“O que eu espero é que haja um apaziguamento do ambiente e que as pessoas percebam que o sistema judicial está atento a fazer as mudanças quando acha adequado”, afirmou Nuno Ataíde das Neves à agência Lusa, justificando a sua decisão de transferir o juiz Neto de Moura para a secção cível.

O presidente da Relação do Porto confirmou que a transferência de Neto de Moura teve o acordo do magistrado, sublinhando que a medida surge na sequência do “avolumar de ataques ao senhor desembargador, pondo em causa não só a pessoa dele como também a imagem dos tribunais, da Relação do Porto e da Justiça em geral”.

O magistrado Neto de Moura tem sido criticado por vários políticos e humoristas sobre acórdãos e sentenças sobre violência doméstica, considerados brandos para com os agressores e críticos para as vítimas e o papel da mulher.

“É verdadeiramente apaziguante e pacificador colocar o senhor juiz a fazer processos cíveis onde este tipo de situações já não irá surgir”, acrescentou o presidente do Tribunal da Relação.

Os presidentes dos tribunais da Relação podem tomar estas decisões de acordo com três critérios: conveniência de serviço, especialização ou preferência do próprio, precisou a fonte do Conselho Superior da Magistratura, órgão de gestão e disciplina dos juízes.

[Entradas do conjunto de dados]
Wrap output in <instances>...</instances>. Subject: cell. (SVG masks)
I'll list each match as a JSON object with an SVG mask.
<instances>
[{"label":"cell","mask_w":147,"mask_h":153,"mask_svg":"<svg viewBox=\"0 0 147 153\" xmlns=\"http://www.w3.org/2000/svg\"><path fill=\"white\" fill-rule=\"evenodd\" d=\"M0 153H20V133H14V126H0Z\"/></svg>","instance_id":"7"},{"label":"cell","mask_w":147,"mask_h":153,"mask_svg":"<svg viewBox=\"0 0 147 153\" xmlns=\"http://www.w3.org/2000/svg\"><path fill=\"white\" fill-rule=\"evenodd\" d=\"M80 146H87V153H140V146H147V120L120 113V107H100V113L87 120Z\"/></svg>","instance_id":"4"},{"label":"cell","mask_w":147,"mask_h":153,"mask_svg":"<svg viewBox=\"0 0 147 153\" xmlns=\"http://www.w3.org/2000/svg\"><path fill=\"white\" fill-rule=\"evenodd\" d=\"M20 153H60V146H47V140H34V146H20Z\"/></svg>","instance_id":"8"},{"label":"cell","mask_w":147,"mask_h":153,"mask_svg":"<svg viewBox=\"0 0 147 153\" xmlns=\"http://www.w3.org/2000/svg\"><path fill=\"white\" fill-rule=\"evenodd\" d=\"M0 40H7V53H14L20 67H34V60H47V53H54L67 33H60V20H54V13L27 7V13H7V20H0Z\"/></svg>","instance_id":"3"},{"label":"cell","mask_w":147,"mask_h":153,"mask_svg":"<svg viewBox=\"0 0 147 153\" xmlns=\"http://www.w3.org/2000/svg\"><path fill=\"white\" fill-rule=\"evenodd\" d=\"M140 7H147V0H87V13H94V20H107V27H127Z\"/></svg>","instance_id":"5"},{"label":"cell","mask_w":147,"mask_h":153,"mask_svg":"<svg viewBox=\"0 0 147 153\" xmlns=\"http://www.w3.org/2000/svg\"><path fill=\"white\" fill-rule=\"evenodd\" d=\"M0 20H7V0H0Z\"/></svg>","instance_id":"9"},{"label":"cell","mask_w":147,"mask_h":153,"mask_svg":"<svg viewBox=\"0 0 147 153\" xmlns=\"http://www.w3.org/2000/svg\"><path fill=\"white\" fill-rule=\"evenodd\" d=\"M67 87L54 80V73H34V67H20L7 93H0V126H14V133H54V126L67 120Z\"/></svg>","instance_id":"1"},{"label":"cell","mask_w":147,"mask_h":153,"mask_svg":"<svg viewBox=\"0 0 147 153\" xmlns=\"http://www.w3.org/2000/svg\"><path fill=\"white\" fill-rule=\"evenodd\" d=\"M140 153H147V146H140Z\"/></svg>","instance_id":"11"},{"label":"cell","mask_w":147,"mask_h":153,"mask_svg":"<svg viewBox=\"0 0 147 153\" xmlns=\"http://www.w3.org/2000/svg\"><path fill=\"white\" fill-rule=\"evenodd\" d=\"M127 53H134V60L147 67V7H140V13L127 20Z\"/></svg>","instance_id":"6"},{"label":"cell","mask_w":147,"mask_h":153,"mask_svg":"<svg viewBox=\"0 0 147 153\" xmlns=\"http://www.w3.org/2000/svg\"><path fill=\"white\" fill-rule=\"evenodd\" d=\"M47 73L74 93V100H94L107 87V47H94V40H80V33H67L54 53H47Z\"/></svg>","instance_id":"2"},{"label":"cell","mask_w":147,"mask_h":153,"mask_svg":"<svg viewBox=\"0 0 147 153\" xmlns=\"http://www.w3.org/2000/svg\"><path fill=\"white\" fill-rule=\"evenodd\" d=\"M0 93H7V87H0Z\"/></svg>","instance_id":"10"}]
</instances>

* _Tarefa atribuída_
Reproduza o texto sobre a transferência do juiz Neto de Moura, tudo desde "O magistrado Neto" até "disciplina dos juízes.". Baseie-se somente no texto.

* _Área de resposta_
O magistrado Neto de Moura tem sido criticado por vários políticos e humoristas sobre acórdãos e sentenças sobre violência doméstica, considerados brandos para com os agressores e críticos para as vítimas e o papel da mulher.

“É verdadeiramente apaziguante e pacificador colocar o senhor juiz a fazer processos cíveis onde este tipo de situações já não irá surgir”, acrescentou o presidente do Tribunal da Relação.

Os presidentes dos tribunais da Relação podem tomar estas decisões de acordo com três critérios: conveniência de serviço, especialização ou preferência do próprio, precisou a fonte do Conselho Superior da Magistratura, órgão de gestão e disciplina dos juízes.